Behind Perle Noire Caviar, is a team of fish farming specialists (Aquaculture) grouped around a project to produce an excellent french caviar.
The company was created in 1997. The master of our farm and the daily and meticulous control of our fish allow us to process some of the best french caviar all year long.
We farm our own land. Our qualified technicians and engineer's professionalism, with a very stable environment allow to our fish to grow in optimal conditions.
Our fish, the Ascipenser baerii, is a sturgeon from the siberian lakes, which one was introduced in France over 30 years ago. This sturgeon has the characteristic that it can grows and develops excusively in fresh water.
In our country this fish becomes mature after about seven years. Only at this age are the precious sturgeon’s roes collected. Extracted with a rigorous process from the female’s belly, they represent between 9 to 18% of the mass of the fish. This caviar is named naturally the baerii caviar.

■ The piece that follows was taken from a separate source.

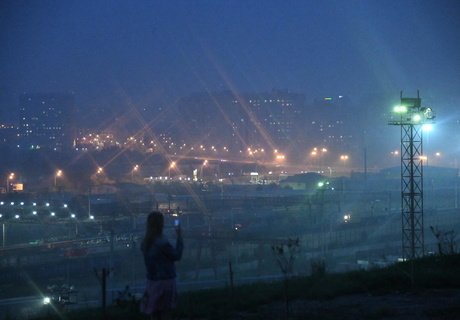 Смог в Чите: Сибирские пожары заволокли дымом Забайкалье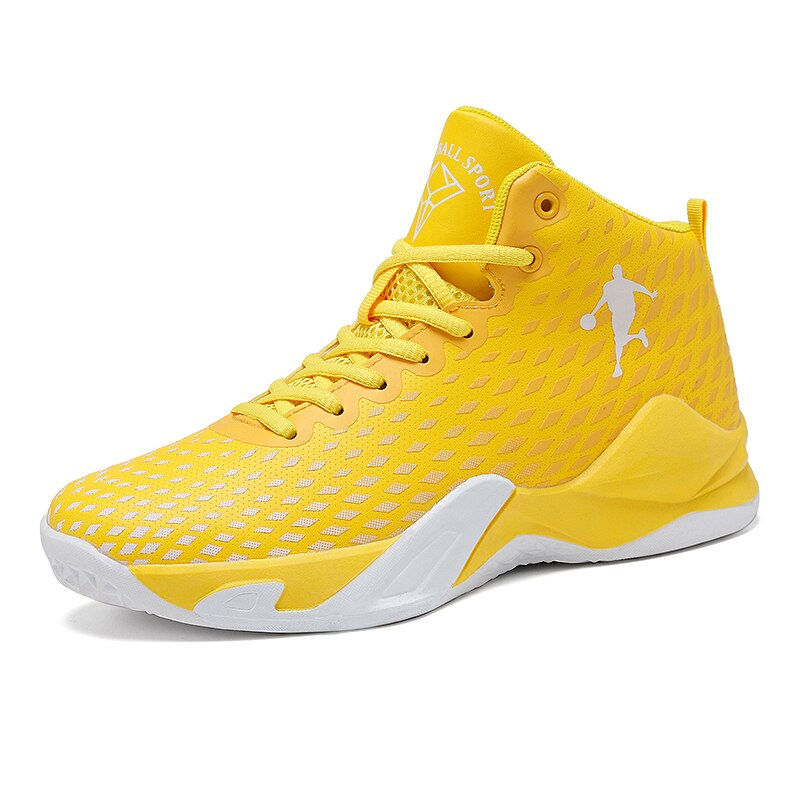 Thumbnail: Brand Mens Basketball Shoes Boys High-top jordan Sneakers Casual Breathable Ten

The process of producing Perle Noire Caviar is a delicate one , which requires numerous steps. All these steps are realized in our factory respecting all E.U. standards in terms of hygiene and respect a high performance traceability.
The roes are extracted from the the sturgeon female’s belly at a very specific stage in maturity. Then they are sieved. washed, drained and sorted according to their size, their color, and firmness, and then seasoned with very pure salts finely measured, and finally packed in 1 or 1.8 kg tins to be maturated. This maturation, period from 2 weeks to 12 months according to the desiderated taste. This will allow the development of its flavor. Our salt content is very low (according to the traditional Malossol processing) for a better flavour.
Then the caviar is canned in small traditional tins or in weighted vaccum tins.